We didn’t do a whole lot of reading this month: a few folktales and two novels. For us, that’s practically a Lent-like fast from books. Only it isn’t Lent. Which is a good thing, because the two novels we read were so delicious they don’t really count as fasting fare.
The Magician’s Elephant by Kate diCamillo, illustrated by Yoko Tanaka
This is a beautiful book from the first sentence to the last. DiCamillo somehow manages to evoke a sense of warmth despite the chill gloom of the book’s atmosphere, and Tanaka’s subdued illustrations perfectly complement the beautiful prose. Together, pictures and text render the whole book dreamlike and magical, lyrical and hopeful. Truly a must-read.
The Hobbit by J.R.R. Tolkien
I haven’t read this book since junior high, which is (scarily) almost 25 years ago. I liked it well enough then. I loved it now. Tolkien’s language is so beautiful in places that I wanted to eat it.
Several times, I stopped and made the kids listen to sentences a second time, just because they were so fabulous. They humored me. I didn’t push my luck and make them listen a third time (though I often wanted to): they might have mutinied. After all, they wanted to find out what happened. And what happened was wonderful. Another book everyone should read (or maybe eat).
Since my reading list this month is so thin, I thought I’d round it out with a few riddles Doug, Jack, and I made up.
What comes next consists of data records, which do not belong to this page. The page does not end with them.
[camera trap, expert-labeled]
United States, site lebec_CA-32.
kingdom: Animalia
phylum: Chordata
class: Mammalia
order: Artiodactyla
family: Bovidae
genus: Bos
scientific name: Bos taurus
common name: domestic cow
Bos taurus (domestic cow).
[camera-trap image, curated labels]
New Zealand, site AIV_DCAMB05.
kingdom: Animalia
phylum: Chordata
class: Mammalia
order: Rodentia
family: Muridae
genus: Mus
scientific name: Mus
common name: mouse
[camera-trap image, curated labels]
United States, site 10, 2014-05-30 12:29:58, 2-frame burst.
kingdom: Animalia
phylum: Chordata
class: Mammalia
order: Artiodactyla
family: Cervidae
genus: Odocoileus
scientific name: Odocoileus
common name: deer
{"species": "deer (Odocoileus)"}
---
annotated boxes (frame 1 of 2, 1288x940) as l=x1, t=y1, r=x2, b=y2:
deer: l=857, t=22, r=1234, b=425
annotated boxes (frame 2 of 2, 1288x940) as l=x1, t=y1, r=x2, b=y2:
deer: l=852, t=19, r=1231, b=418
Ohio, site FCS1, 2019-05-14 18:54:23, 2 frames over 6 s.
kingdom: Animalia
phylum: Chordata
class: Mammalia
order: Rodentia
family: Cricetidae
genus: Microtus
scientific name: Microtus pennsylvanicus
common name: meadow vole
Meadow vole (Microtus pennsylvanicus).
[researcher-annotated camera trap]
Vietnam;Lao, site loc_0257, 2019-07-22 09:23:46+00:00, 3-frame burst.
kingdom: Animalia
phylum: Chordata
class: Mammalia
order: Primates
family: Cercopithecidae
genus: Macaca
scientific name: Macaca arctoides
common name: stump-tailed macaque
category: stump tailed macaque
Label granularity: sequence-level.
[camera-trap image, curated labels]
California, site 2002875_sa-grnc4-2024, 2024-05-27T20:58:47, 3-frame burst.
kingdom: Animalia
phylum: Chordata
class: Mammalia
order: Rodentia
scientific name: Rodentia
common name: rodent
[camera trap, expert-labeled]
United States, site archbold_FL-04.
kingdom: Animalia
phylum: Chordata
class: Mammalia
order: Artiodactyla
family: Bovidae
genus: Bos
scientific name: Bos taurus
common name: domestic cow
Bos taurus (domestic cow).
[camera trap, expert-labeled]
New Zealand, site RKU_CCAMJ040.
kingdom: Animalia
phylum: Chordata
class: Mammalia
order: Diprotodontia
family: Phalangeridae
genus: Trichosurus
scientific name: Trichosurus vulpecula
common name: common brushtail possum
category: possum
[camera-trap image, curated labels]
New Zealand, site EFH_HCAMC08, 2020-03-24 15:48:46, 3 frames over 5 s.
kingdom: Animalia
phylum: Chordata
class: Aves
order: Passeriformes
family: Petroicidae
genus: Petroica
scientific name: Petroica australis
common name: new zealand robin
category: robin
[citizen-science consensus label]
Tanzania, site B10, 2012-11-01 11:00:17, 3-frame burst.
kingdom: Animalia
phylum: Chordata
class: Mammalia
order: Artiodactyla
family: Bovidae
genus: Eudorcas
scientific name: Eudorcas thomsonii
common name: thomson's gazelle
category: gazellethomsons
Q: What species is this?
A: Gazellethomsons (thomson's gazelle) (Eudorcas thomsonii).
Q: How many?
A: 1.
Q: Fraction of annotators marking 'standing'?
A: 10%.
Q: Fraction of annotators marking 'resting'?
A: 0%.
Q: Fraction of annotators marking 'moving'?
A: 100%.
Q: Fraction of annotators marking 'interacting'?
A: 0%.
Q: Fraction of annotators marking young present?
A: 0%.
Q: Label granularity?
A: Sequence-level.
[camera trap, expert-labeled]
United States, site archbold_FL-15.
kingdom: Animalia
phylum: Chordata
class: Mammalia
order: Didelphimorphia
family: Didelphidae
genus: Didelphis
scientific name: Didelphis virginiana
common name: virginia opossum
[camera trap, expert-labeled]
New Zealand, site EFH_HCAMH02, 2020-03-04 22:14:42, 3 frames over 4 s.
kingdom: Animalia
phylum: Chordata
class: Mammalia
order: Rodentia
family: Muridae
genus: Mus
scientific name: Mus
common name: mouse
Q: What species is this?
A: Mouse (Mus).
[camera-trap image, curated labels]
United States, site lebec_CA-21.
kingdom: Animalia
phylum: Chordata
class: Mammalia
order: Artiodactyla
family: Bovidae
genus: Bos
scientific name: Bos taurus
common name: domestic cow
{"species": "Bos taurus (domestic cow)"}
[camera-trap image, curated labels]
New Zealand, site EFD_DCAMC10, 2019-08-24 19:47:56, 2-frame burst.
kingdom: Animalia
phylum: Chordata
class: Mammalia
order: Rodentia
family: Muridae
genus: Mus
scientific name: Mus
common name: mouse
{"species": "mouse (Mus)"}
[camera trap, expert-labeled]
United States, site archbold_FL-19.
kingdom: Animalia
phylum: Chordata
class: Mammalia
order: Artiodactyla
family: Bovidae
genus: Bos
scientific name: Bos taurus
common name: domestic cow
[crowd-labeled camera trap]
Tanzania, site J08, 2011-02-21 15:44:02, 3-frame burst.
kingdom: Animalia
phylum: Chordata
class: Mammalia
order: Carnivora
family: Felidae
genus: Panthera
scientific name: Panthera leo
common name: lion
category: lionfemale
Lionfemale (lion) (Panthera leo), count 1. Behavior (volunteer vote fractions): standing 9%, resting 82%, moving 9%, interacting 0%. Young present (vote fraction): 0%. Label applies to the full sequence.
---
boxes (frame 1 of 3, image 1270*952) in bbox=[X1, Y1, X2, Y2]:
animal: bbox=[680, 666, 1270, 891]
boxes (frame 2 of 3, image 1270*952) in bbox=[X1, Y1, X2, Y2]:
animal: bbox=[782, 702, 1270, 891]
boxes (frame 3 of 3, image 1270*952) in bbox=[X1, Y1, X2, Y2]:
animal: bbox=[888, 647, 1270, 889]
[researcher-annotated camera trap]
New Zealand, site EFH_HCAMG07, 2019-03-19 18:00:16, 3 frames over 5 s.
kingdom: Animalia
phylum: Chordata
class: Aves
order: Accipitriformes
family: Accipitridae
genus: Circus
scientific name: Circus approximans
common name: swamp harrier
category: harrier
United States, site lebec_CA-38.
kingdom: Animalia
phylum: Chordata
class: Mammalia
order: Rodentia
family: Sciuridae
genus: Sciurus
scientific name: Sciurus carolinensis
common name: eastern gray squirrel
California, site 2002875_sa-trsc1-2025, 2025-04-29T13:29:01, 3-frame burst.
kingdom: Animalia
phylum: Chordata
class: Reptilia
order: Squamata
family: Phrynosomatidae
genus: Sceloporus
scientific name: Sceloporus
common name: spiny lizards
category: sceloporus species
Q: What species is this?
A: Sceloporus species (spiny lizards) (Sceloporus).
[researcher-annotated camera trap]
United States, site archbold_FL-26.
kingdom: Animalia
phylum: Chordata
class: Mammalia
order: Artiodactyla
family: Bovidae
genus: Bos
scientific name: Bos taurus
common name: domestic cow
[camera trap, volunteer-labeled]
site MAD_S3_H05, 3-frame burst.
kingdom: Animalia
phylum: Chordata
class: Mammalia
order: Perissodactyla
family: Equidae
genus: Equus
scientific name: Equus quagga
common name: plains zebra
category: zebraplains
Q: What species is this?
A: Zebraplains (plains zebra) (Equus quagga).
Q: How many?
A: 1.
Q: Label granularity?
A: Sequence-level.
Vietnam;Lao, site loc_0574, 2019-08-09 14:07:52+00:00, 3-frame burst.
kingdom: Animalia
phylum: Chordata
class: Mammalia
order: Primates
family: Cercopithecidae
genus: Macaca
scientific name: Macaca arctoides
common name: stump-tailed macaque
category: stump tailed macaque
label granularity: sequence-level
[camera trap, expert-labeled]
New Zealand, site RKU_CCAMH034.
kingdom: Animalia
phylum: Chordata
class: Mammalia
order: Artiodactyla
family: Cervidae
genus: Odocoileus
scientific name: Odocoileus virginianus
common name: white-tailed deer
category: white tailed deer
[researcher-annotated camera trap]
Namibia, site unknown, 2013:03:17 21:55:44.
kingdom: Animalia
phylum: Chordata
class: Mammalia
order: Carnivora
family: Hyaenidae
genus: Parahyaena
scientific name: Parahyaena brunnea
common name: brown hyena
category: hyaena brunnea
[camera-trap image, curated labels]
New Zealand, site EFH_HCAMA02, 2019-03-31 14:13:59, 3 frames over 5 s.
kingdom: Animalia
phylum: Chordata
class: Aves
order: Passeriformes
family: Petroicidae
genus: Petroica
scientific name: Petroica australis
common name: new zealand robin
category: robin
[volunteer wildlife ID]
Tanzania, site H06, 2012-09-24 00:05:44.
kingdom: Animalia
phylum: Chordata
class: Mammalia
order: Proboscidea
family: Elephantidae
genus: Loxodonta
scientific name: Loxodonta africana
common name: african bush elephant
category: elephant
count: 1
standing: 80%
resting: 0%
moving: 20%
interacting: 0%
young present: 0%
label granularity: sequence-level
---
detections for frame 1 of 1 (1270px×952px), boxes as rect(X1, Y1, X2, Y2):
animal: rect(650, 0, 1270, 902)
Call it our little tribute to Tolkien. (For those of you who aren’t Tolkien readers, riddles figure crucially in The Hobbit; it’s how Bilbo escapes from Gollum and re-discovers the all-important ring.)
We’ll start with a couple easy ones:
Rings around eyes, rings around tail,
Scavenges garbage without fail.
Mute companion by day
At night fades away.
A harder one:
Around you by day, though straight at night,
Animal skin, a daily sight.
And my favorite:
A baseball team
Stars and towers.
I’ll post the answers on Friday in the comments, but in the meantime, go ahead and take a stab at them.